_Trecho do documento_:
______

No primeiro capítulo – “Editando a História” –, Luciana Pinsky intencionou descrever “como é feita a divulgação da História no formato livro”. A resposta foi insuficiente porque não conseguiu traduzir esse “como” em operações, habilidades e/ou princípios. Também não conseguiu livrar-se do jargão “público em geral”, às vezes definido pelo (óbvio) “não específico” ou exemplificado como “estudantes de graduação e de pós-graduação, acadêmicos e pesquisadores”.[IV] Comentou, ainda, a efêmera iniciativa do E-Guttenberg, que divulgava monografias universitárias de jovens historiadores por meios digitais. Esse sim, um concreto exemplo de “divulgação”.
Melhor proveito tiramos do texto de Juliana Sayuri – “História é notícia: temas históricos e o ofício do historiador em reportagens publicadas na Folha de S. Paulo”, no qual afirma que os jornalistas possuem seus princípios: formatos de escrita, orientações do redator, funções de motivação e convencimento etc. Se historiadores quiserem fazer uso dos lugares que lhe são abertos, devem conhecer, compreender e respeitar essas regras, e completa: “se os espaços abertos a historiadores nessas mídias não forem ocupados por profissionais comprometidos com princípios éticos e democráticos, outros vão ocupá-los”[V] e sem a competência necessária.
O capítulo seguinte contempla de modo preciso a indagação do título: “Pesquisa publicada é pesquisa divulgada?” Para Roberta Cardoso Cerqueira, editora do Portal de Periódicos da Fundação Oswaldo Cruz, a resposta é “não”! A “democratização e o acesso do conhecimento científico de excelência” dependem do emprego profissional de blogs, do Facebook e do Twitter. Cerqueira afirma que o universo da web provocou a transformação do press release impresso remetido a “formadores de opinião” em press release online, constituído não apenas da nota informativa, mas acompanhada por um exemplar da revista recentemente publicada (nos anos 1990), entregue a formadores de opinião. Os novos recursos e estratégias de divulgação (vídeos, verbetes de wiki etc.) ampliam o acesso dos números correntes e antigos e reforçam a importância do periódico junto ao “público de especialistas” (professores, pesquisadores e alunos de pós-graduação)” e de “um público leigo curioso”.[VI]
No capítulo seguinte, esse público “leigo e curioso” é entendido por Icles Rodrigues como “público mais amplo” (que ultrapassa “os muros das instituições de ensino”), consumidor dos vídeos sobre conceitos históricos postados na Internet. Sob o título “História no YouTube: relato de experiência e possibilidades para o futuro”, Rodrigues anuncia as “dinâmicas de funcionamento” do canal Leitura ObrigaHistória. Ele cita as vantagens e as desvantagens das mídias virtuais para a produção e consumo do conhecimento histórico e comunica as lições que retira da experiência de youtuber. Para ele, quem empreende divulgação com esse objetivo deve ser capaz de cumprir cronogramas, vigiar a audiência, conhecer os sistemas de busca e os algoritmos de cada plataforma. Deve, sobretudo, compreender que “os temas” interessantes “a um público mais amplo são aqueles que nós, acadêmicos, julgamos mais básicos (anarquismo, comunismo etc.) tomados, equivocadamente como óbvios”. [VII]
O capítulo “História da Ditadura: como tratar de regimes ditatoriais com o grande público” foca, efetivamente, o desenvolvimento da capacidade de “divulgação”. A iniciativa de Paulo César Gomes de “difundir pesquisas acadêmicas sobre a ditadura militar brasileira para um público mais amplo”[VIII] descreve o caminho das pedras: constituir um corpo de colaboradores especialistas na matéria, criar um guia de redação e um esquema de avaliação entre pares. Também aponta os óbices mais comuns: a irrelevância dos textos de divulgação científica no Currículo Lattes e a baixa familiaridade dos historiadores com as ferramentas do mundo digital. O senão está no alcance da iniciativa. Não estou convencido, tanto quanto o autor, de que a divulgação de conhecimento especializado se torne “um antídoto para prevenir ações políticas mal-intencionadas, que usam memórias distorcidas e, muitas vezes, falseadas, para construir um passado idílico”.[IX] Também não acalento a esperança de que o conhecimento especializado possa (em forma de História Pública), por si só, “estimular o desenvolvimento de uma consciência histórica nos cidadãos”.[X] O outro senão do texto é a fluida ideia de público, como “amplas audiências e “professores e alunos”.

______

_Dados fornecidos_:
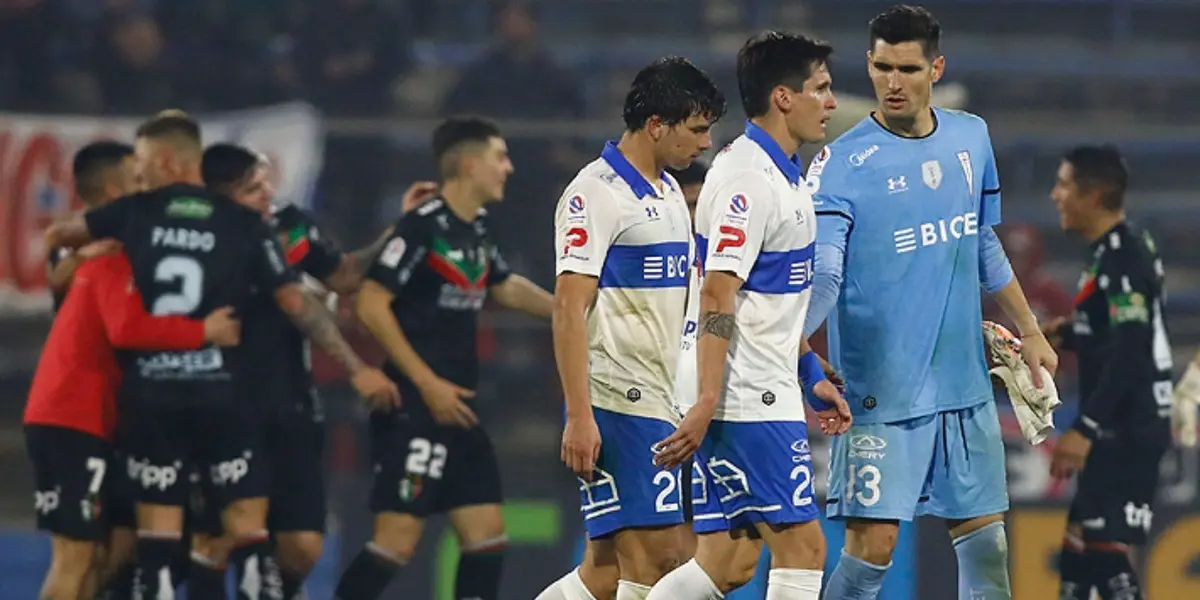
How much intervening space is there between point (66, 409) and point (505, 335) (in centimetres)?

______

_Enunciado_:
Traduza para o inglês esta frase do trecho sobre a divulgação da História: "Ele cita as vantagens e as desvantagens das mídias virtuais para a produção e consumo do conhecimento histórico e comunica as lições que retira da experiência de youtuber." As linhas apresentadas não serão necessárias.

_Resposta_:
He cites the advantages and disadvantages of virtual media for the production and consumption of historical knowledge and shares the lessons he draws from his experience as a YouTuber.